> [Saved data entries]
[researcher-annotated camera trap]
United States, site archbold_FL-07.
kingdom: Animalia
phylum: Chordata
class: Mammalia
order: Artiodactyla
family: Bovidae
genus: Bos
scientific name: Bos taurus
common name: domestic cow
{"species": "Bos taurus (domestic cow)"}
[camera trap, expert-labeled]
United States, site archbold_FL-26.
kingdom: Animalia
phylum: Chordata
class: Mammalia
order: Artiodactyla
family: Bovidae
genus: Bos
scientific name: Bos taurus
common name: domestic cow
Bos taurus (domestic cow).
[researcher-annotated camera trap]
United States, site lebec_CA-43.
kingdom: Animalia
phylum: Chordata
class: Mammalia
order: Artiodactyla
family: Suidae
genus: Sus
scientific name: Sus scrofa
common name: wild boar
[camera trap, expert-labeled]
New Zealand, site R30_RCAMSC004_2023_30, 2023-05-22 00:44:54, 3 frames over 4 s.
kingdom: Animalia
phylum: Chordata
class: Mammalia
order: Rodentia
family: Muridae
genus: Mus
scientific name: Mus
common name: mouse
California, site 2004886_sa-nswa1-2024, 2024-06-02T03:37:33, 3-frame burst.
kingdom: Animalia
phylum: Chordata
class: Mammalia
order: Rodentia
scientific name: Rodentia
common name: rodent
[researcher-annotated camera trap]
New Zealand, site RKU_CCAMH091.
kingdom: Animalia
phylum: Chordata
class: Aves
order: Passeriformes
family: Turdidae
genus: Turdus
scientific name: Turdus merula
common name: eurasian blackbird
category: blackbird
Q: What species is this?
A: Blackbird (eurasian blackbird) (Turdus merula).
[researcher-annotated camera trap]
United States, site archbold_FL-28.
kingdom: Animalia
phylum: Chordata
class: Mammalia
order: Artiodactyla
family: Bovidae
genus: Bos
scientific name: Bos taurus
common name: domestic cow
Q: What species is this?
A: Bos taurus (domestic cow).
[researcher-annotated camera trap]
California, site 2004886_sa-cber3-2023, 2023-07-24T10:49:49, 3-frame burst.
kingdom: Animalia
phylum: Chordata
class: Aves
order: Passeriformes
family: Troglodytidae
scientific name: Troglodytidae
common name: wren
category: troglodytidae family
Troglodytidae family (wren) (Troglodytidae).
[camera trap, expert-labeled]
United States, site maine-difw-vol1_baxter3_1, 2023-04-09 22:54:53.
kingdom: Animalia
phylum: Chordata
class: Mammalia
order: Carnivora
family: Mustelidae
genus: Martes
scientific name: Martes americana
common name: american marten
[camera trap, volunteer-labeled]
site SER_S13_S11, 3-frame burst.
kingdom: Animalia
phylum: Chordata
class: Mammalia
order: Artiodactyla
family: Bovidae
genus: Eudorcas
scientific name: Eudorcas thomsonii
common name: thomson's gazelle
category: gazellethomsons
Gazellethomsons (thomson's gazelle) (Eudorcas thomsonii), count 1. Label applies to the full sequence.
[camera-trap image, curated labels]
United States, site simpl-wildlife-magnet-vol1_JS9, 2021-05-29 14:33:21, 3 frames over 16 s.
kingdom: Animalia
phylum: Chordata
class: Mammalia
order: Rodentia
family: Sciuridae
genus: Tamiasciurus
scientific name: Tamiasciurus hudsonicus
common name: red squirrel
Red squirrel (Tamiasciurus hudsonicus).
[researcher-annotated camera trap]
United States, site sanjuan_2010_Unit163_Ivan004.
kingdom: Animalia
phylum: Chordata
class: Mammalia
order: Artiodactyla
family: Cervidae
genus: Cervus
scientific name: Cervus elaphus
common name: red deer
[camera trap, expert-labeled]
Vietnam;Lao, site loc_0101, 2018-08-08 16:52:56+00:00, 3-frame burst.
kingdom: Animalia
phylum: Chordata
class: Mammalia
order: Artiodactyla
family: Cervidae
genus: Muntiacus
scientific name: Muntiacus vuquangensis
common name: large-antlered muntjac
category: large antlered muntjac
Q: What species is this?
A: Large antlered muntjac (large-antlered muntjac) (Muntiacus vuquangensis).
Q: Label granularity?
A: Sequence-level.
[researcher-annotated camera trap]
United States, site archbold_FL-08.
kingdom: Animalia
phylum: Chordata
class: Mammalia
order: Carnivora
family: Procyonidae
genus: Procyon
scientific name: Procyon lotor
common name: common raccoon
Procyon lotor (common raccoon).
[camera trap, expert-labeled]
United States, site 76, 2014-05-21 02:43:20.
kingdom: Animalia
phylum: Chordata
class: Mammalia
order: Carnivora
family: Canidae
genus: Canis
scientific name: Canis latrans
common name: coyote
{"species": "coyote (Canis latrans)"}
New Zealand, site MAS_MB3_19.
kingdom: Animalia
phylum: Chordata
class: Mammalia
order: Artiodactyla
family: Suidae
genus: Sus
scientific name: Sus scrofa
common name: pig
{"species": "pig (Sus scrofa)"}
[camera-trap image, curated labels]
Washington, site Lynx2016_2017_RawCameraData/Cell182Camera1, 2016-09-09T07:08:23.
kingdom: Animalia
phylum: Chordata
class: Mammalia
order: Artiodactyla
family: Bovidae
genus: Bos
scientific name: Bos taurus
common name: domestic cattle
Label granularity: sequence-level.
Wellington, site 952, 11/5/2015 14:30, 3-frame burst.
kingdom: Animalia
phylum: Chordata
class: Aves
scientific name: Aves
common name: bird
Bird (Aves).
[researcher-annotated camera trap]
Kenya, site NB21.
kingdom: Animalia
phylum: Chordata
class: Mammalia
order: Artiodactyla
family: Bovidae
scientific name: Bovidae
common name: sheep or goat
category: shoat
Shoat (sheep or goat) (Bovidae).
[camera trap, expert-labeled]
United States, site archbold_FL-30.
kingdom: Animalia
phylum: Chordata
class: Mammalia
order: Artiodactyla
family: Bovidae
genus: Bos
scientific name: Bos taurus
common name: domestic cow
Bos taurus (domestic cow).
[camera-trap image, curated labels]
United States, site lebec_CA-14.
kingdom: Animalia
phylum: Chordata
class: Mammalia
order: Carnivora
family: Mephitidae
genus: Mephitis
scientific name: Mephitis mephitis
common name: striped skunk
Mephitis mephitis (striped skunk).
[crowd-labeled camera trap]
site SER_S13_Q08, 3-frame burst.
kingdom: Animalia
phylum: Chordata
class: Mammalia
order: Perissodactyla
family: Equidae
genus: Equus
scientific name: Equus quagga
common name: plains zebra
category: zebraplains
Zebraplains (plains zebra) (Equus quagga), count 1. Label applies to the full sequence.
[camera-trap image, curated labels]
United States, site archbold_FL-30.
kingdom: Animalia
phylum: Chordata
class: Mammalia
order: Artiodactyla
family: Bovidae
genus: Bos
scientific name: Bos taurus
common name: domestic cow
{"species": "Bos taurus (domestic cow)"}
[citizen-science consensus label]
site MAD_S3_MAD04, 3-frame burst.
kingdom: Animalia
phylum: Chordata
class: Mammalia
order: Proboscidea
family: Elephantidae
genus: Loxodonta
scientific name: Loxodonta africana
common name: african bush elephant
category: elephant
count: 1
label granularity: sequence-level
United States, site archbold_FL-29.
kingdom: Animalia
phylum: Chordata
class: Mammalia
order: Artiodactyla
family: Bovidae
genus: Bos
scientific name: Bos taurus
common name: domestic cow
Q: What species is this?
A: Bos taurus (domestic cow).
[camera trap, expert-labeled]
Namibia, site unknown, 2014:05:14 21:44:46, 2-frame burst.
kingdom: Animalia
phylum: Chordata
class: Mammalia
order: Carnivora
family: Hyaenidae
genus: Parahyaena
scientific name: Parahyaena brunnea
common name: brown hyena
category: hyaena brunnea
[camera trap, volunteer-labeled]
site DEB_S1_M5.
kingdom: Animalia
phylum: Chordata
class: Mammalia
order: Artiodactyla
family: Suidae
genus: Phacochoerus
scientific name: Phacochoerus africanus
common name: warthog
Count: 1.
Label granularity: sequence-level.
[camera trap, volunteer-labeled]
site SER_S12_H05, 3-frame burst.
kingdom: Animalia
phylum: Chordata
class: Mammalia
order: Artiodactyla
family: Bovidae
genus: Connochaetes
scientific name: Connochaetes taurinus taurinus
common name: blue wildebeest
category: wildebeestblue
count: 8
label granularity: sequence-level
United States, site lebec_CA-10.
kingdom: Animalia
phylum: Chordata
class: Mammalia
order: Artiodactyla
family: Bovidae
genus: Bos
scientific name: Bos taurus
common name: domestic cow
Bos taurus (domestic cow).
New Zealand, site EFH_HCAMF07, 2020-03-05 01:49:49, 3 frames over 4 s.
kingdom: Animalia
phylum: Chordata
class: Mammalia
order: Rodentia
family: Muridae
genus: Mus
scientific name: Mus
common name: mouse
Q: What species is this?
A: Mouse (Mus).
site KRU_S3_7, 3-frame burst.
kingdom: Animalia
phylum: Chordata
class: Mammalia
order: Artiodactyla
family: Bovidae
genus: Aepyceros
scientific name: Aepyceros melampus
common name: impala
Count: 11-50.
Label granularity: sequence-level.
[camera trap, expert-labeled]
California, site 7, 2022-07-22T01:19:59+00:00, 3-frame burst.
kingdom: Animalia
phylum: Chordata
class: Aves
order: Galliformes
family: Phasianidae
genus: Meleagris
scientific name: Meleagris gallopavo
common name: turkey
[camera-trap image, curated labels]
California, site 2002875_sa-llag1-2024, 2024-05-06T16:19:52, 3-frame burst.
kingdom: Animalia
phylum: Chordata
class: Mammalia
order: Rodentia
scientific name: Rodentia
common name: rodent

> [AIM OF THE EXERCISE] After reading the entries above, state how many lines hold the word "California", with no text besides the number.

> [EXPECTED ANSWER] 4